[Start of Passage]

Terms and Conditions of Sale - Introduction
In these Terms, the following words shall have the following meanings:
"the Buyer" shall mean the corporate entity, firm or person seeking to purchase the Goods from the Company;
"the Website" shall mean the Company websites with the domain names of www.tool-wise.com and www.tool-wise.co.uk ;
"the Contract" shall mean any contract between the Company and the Buyer for the sale and purchase of the Goods, incorporating these Terms of Sale;
"the Goods" shall mean the goods to be supplied to the Buyer by the Company (including any part or parts of them);
"the Acceptance Date" shall mean for Goods ordered on the website the date on which those Goods are dispatched;
"Website Payment" shall mean payment made by credit/debit card on the Website in order to effect payment for Goods simultaneously with the order of the same Goods;
"the Order Date" shall mean the date on which the Company receives an order placed on the Website.
1. THE CONTRACT
1. All orders for the Goods, whether by way of the Website, or by way of telephone, email, fax, post or any other method, placed by the Buyer are accepted by the Company under these Terms. An order for Goods by way of the Website shall not be capable of being accepted by the Company unless such Order is accompanied with the appropriate details to effect a Website Payment or where the Buyer has an existing credit account with the Company.
2. These Terms exclude any other terms and conditions inconsistent therewith which the Buyer might seek to impose even if such other terms and conditions may be submitted in a later document and/or purport to exclude or supersede any terms and conditions inconsistent with them or may be contained in any offer acceptance or counter offer made by the Buyer.
3. No variation of these Terms is permitted unless expressly accepted by a Director of the Company.
4. Save for orders placed on the Website no order placed by the Buyer (whether based on a price quoted in the Company's catalogue or otherwise) shall be deemed to be accepted by the Company until the Company or Company's Supplier dispatches the Goods to the Buyer.
5. Orders placed on the Website shall be not be deemed to be accepted by the Company until the Buyer receives email confirmation of the order from the Company. The Company will be entitled to withdraw from any contract in the case of obvious errors or inaccuracies regarding the Goods appearing on the Website.
6. The Buyer must ensure that the terms of its order and any applicable specification are complete and accurate.
1. All prices quoted on the website are inclusive of VAT.
2. The price of the Goods bought by means other than the Website shall be as set out in the Company's current catalogue published as at the date of delivery or deemed delivery, unless otherwise agreed by the Company in writing. All prices are exclusive of VAT and all such amounts shall be paid by the Buyer in addition to the price for the Goods.

[End of Passage]

What the task asks
Continue the terms of sale from the last clause shown.

[Start of Extracted material]

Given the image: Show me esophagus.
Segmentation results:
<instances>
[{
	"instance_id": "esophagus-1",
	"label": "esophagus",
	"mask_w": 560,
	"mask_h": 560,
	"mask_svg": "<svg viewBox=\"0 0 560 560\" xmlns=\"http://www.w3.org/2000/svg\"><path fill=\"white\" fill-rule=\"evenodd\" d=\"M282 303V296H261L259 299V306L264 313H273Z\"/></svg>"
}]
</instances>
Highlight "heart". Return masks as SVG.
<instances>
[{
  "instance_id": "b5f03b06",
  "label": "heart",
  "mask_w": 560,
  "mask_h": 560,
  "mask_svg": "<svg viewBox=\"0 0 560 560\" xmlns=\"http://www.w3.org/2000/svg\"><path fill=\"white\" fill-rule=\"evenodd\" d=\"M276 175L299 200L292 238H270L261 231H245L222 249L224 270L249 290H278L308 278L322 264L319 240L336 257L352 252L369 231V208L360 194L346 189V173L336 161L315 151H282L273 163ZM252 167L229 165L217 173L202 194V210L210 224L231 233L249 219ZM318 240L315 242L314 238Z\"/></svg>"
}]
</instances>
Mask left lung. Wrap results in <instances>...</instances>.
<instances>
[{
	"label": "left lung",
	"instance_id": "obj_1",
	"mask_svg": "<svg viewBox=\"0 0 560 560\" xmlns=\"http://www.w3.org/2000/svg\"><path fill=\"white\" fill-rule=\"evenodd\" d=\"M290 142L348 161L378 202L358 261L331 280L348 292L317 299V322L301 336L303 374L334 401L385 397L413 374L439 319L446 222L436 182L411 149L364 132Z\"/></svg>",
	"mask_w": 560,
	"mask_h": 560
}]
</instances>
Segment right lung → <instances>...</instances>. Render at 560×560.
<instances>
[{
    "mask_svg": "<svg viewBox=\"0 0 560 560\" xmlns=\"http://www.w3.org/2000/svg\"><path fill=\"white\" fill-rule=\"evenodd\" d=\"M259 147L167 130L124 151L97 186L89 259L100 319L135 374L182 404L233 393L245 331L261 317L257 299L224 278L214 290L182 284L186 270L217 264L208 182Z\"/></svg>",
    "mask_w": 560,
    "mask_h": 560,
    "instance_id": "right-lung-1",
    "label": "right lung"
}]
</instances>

[End of Extracted material]

Output
3. No additional charge will be made by the Company for carriage of the Goods unless:
1. the Buyer has requested particular requirements relating to the carriage of the Goods;
2. such carriage requirements have been agreed to by the Company; and
3. an order is received by the Website and is less than ?50 in aggregate. In such circumstances an additional charge of ?4.95 will be made by the Company for delivery.
1. Except in the case of Website Payment, payment of all sums payable under these Terms shall be due within 30 days of the end of such month detailed on the Company's invoice. No payment shall be deemed to have been received until the Company has received cleared funds save for where Website Payments have been made. Time for payment shall be of the essence in all circumstances where Website Payments have not been used.
2. Website Payment shall not be taken until the point of despatch of the Goods ordered.
3. The Company reserves the right to charge interest at 4 per cent per annum above the base rate of Lloyds TSB Bank plc from time to time in force on all overdue accounts, such interest being deemed to accrue on a day to day basis from the due date for payment under Clause 3.1 until receipt by the Company of the full amount (including accrued interest) whether before or after judgment together with any reasonable legal or other recovery costs.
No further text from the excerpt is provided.